Can the Bloom filter RAM have enough throughput to accommodate the many candidate seeds coming out of Keccak every second? That's probably the worst bottleneck. I guess it'd be tricky ASIC design with Keccak+SRAM cores (distributed RAM), NOC, and inter-chip mesh to implement that.

Overall, this doesn't look practical yet. But if we want to have a better safety margin and greater confidence with respect to attacks like this, we need to move to larger seeds.

My bigger concern isn't this attack per-se, but rather that this line of thought could become the missing piece of the puzzle in making some other yet-undiscovered attack practical.

— You are receiving this because you are subscribed to this thread. Reply to this email directly, view it on GitHub, or unsubscribe.

solardiz commented 4 years ago

@olalawal It is unhealthy to the project if/when we have to self-censor our sharing of potential issues out of concern that these would be looked at from a political ([inadvertently] helping one of the camps - for or against ProgPoW) rather than a technical perspective ("strengthening" ProgPoW, as @OhGodAGirl correctly put it in a tweet).

Can we please stick to the tech and discuss it openly? With self-censorship, we'd end up doing the tech worse and then playing catch-up to address issues that we could have discussed and dealt with (or made informed decisions not to) in time.

One of the reasons I said nothing about the 64-bit seed providing only a low safety margin last year was out of concern that my saying so would be misinterpreted as arguing against ProgPoW. I now realize I should have said this anyway - it could have saved us from @kik's exploit and needing to address it now.

solardiz commented 4 years ago

One way to look at the attack I described is that it doesn't let attackers eliminate memory-hard computation (unlike #51), but it gives miners the (unintended) flexibility to partially replace the intended parallel memory-hard computation with different yet also parallel memory-hard computation (lookups against the Bloom filters or such). This makes it harder to analyze expected amortized costs of ProgPoW computation on future hardware, and it potentially gives large clusters an advantage (have the choice to do things differently) over smaller individual miners.

That said, with the numbers I came up with so far (in my original comment), this alternative choice looks less optimal than computing things in the straightforward manner. So at this point the attack is academic.

solardiz commented 4 years ago

Here's an extension of the attack:

During initial cache filling, also use the Keccak ASICs to search nonces such that e.g. upper 20 bits of seed would be all 0's.
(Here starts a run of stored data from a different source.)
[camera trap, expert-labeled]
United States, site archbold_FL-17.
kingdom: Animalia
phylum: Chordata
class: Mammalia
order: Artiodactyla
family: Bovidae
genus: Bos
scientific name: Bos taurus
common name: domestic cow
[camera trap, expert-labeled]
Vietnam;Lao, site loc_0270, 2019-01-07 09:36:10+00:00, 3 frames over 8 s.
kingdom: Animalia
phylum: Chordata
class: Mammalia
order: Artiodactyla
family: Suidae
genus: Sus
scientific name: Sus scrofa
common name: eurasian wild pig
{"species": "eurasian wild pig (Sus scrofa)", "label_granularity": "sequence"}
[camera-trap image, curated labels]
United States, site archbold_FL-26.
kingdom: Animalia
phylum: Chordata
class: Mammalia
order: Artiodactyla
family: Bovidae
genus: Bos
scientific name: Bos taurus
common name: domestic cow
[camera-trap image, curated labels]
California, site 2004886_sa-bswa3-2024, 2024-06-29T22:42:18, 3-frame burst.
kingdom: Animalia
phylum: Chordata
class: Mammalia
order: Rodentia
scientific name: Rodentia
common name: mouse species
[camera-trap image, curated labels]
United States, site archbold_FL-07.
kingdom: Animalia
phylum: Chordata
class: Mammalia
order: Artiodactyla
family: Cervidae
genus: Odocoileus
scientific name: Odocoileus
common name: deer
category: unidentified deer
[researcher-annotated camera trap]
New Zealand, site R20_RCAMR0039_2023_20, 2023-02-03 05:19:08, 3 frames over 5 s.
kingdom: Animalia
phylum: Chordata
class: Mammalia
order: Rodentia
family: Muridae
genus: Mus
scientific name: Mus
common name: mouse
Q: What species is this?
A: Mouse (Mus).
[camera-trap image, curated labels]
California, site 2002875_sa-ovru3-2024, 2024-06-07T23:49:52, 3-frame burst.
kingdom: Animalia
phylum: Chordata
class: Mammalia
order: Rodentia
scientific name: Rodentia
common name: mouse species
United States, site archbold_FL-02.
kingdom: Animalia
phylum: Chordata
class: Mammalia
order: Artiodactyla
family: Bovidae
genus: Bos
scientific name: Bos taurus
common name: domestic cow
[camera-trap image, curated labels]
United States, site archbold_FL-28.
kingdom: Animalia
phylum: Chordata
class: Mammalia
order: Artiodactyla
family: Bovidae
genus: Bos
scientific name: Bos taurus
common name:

Then during the attack I initially described we can filter out most non-cached seeds by requiring the same bits to be all 0's, which is an extremely cheap check without any memory hardness. With the example of requiring 20 bits to be all 0's, we'd have reduced the frequency of Bloom filter lookups by a factor of over 1 million.

This arbitrarily reduces the Bloom filter RAM throughput issue, thereby removing what I described as "probably the worst bottleneck" in my first initial description of the attack.

With fewer maybe-non-0 bits left, this also reduces reasonable cache size or/and increases cache hit rate.

I think this extension is enough to make the attack practical, needing to be addressed now.

solardiz commented 4 years ago

[This comment previously included corrections to the initial revision of my comment above, but I've since edited the comment above to reflect my latest understanding. I am not deleting this comment in case someone wants to see the full edits history.]